Injective hull of a simple module

Question

Let $M$ be an indecomposable injective right module over a right Artinian ring $R$, so $M$ has exactly one associated prime ideal $P$ (Lectures on Modules and Rings, T.Y. Lam). Now, $R/P$ is a simple Artinian ring having a simple $R/P$-module $V$ (which is also a generator) viewed as a simple right $R$-module. I want to show that $M$ is isomorphic to the injective hull of $V$. Any suggestion would be appreciated!

Answer 1

This answer uses the equivalent characterizations of injective indecomposibles from Theorem 3.52 in T.Y. Lam, Lectures on Modules and Rings. In particular, it follows from this theorem that $M$ is uniform and that $M$ is the injective envelope of each of its nonzero submodules.

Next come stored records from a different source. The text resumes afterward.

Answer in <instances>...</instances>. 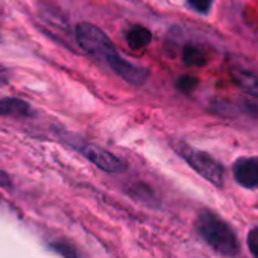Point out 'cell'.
Here are the masks:
<instances>
[{
  "label": "cell",
  "mask_w": 258,
  "mask_h": 258,
  "mask_svg": "<svg viewBox=\"0 0 258 258\" xmlns=\"http://www.w3.org/2000/svg\"><path fill=\"white\" fill-rule=\"evenodd\" d=\"M231 76H232V81L243 90L246 91L247 94L253 96V97H258V75L255 73H250L247 70H238V69H234L231 72Z\"/></svg>",
  "instance_id": "7"
},
{
  "label": "cell",
  "mask_w": 258,
  "mask_h": 258,
  "mask_svg": "<svg viewBox=\"0 0 258 258\" xmlns=\"http://www.w3.org/2000/svg\"><path fill=\"white\" fill-rule=\"evenodd\" d=\"M179 152L190 167L195 169L204 179L210 181L216 187L223 184V169L211 155L202 151H195L188 146H182Z\"/></svg>",
  "instance_id": "3"
},
{
  "label": "cell",
  "mask_w": 258,
  "mask_h": 258,
  "mask_svg": "<svg viewBox=\"0 0 258 258\" xmlns=\"http://www.w3.org/2000/svg\"><path fill=\"white\" fill-rule=\"evenodd\" d=\"M199 235L219 253L232 256L240 250V241L235 231L213 211H202L196 219Z\"/></svg>",
  "instance_id": "1"
},
{
  "label": "cell",
  "mask_w": 258,
  "mask_h": 258,
  "mask_svg": "<svg viewBox=\"0 0 258 258\" xmlns=\"http://www.w3.org/2000/svg\"><path fill=\"white\" fill-rule=\"evenodd\" d=\"M50 247H52L55 252H58L59 255H62L64 258H82V256L78 253V250H76L72 244H69V243L55 241V243L50 244Z\"/></svg>",
  "instance_id": "11"
},
{
  "label": "cell",
  "mask_w": 258,
  "mask_h": 258,
  "mask_svg": "<svg viewBox=\"0 0 258 258\" xmlns=\"http://www.w3.org/2000/svg\"><path fill=\"white\" fill-rule=\"evenodd\" d=\"M76 41L87 53H90L96 58H102L105 61L111 53L115 52V47L111 43V40L106 37V34L90 23L78 25Z\"/></svg>",
  "instance_id": "2"
},
{
  "label": "cell",
  "mask_w": 258,
  "mask_h": 258,
  "mask_svg": "<svg viewBox=\"0 0 258 258\" xmlns=\"http://www.w3.org/2000/svg\"><path fill=\"white\" fill-rule=\"evenodd\" d=\"M247 247L253 258H258V226L250 229L247 234Z\"/></svg>",
  "instance_id": "13"
},
{
  "label": "cell",
  "mask_w": 258,
  "mask_h": 258,
  "mask_svg": "<svg viewBox=\"0 0 258 258\" xmlns=\"http://www.w3.org/2000/svg\"><path fill=\"white\" fill-rule=\"evenodd\" d=\"M188 5L195 11H198L201 14H207V13H210V10L213 7V0H188Z\"/></svg>",
  "instance_id": "14"
},
{
  "label": "cell",
  "mask_w": 258,
  "mask_h": 258,
  "mask_svg": "<svg viewBox=\"0 0 258 258\" xmlns=\"http://www.w3.org/2000/svg\"><path fill=\"white\" fill-rule=\"evenodd\" d=\"M13 185V181L11 178L8 176V173H5L4 170H0V187H11Z\"/></svg>",
  "instance_id": "15"
},
{
  "label": "cell",
  "mask_w": 258,
  "mask_h": 258,
  "mask_svg": "<svg viewBox=\"0 0 258 258\" xmlns=\"http://www.w3.org/2000/svg\"><path fill=\"white\" fill-rule=\"evenodd\" d=\"M234 178L244 188H258V158H240L234 164Z\"/></svg>",
  "instance_id": "6"
},
{
  "label": "cell",
  "mask_w": 258,
  "mask_h": 258,
  "mask_svg": "<svg viewBox=\"0 0 258 258\" xmlns=\"http://www.w3.org/2000/svg\"><path fill=\"white\" fill-rule=\"evenodd\" d=\"M0 115H31L28 102L17 97L0 99Z\"/></svg>",
  "instance_id": "8"
},
{
  "label": "cell",
  "mask_w": 258,
  "mask_h": 258,
  "mask_svg": "<svg viewBox=\"0 0 258 258\" xmlns=\"http://www.w3.org/2000/svg\"><path fill=\"white\" fill-rule=\"evenodd\" d=\"M151 40H152L151 31L143 28V26H134L126 34V41H127L129 47L134 49V50L146 47L151 43Z\"/></svg>",
  "instance_id": "9"
},
{
  "label": "cell",
  "mask_w": 258,
  "mask_h": 258,
  "mask_svg": "<svg viewBox=\"0 0 258 258\" xmlns=\"http://www.w3.org/2000/svg\"><path fill=\"white\" fill-rule=\"evenodd\" d=\"M199 81L195 78V76H190V75H182L181 78H178L176 81V88L182 93H191L196 90Z\"/></svg>",
  "instance_id": "12"
},
{
  "label": "cell",
  "mask_w": 258,
  "mask_h": 258,
  "mask_svg": "<svg viewBox=\"0 0 258 258\" xmlns=\"http://www.w3.org/2000/svg\"><path fill=\"white\" fill-rule=\"evenodd\" d=\"M82 155L87 157V160H90L94 166H97L99 169H102L103 172L108 173H117L121 172L124 169V164L111 152L94 146V145H87L81 149Z\"/></svg>",
  "instance_id": "5"
},
{
  "label": "cell",
  "mask_w": 258,
  "mask_h": 258,
  "mask_svg": "<svg viewBox=\"0 0 258 258\" xmlns=\"http://www.w3.org/2000/svg\"><path fill=\"white\" fill-rule=\"evenodd\" d=\"M182 61L188 67H202L208 62V58L199 47L185 46L182 52Z\"/></svg>",
  "instance_id": "10"
},
{
  "label": "cell",
  "mask_w": 258,
  "mask_h": 258,
  "mask_svg": "<svg viewBox=\"0 0 258 258\" xmlns=\"http://www.w3.org/2000/svg\"><path fill=\"white\" fill-rule=\"evenodd\" d=\"M106 62L118 76H121L126 82L133 84V85L145 84V81L149 76V70H146L145 67L131 64L129 61H126L124 58H121L117 52L111 53L106 58Z\"/></svg>",
  "instance_id": "4"
}]
</instances>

Since $P$ is an associated prime of $M$, there exists a nonzero submodule $N \subset M$ such that $\operatorname{ann}(N)=P$. Then $N$ is an $R/P$-module. Since $R/P$ is simple Artinian, it has a unique simple module $V$, and $N \cong_{R/P} V^{(I)}$ for some index set $I$. Viewing $V$ as an $R$-module, also $N \cong_R V^{(I)}$. However, since $M$ is uniform, it cannot contain a submodule which is a proper direct sum. Thus, $N \cong V$. Since $M$ is the injective envelope of each of its nonzero submodules, $M=E(N)\cong E(V)$.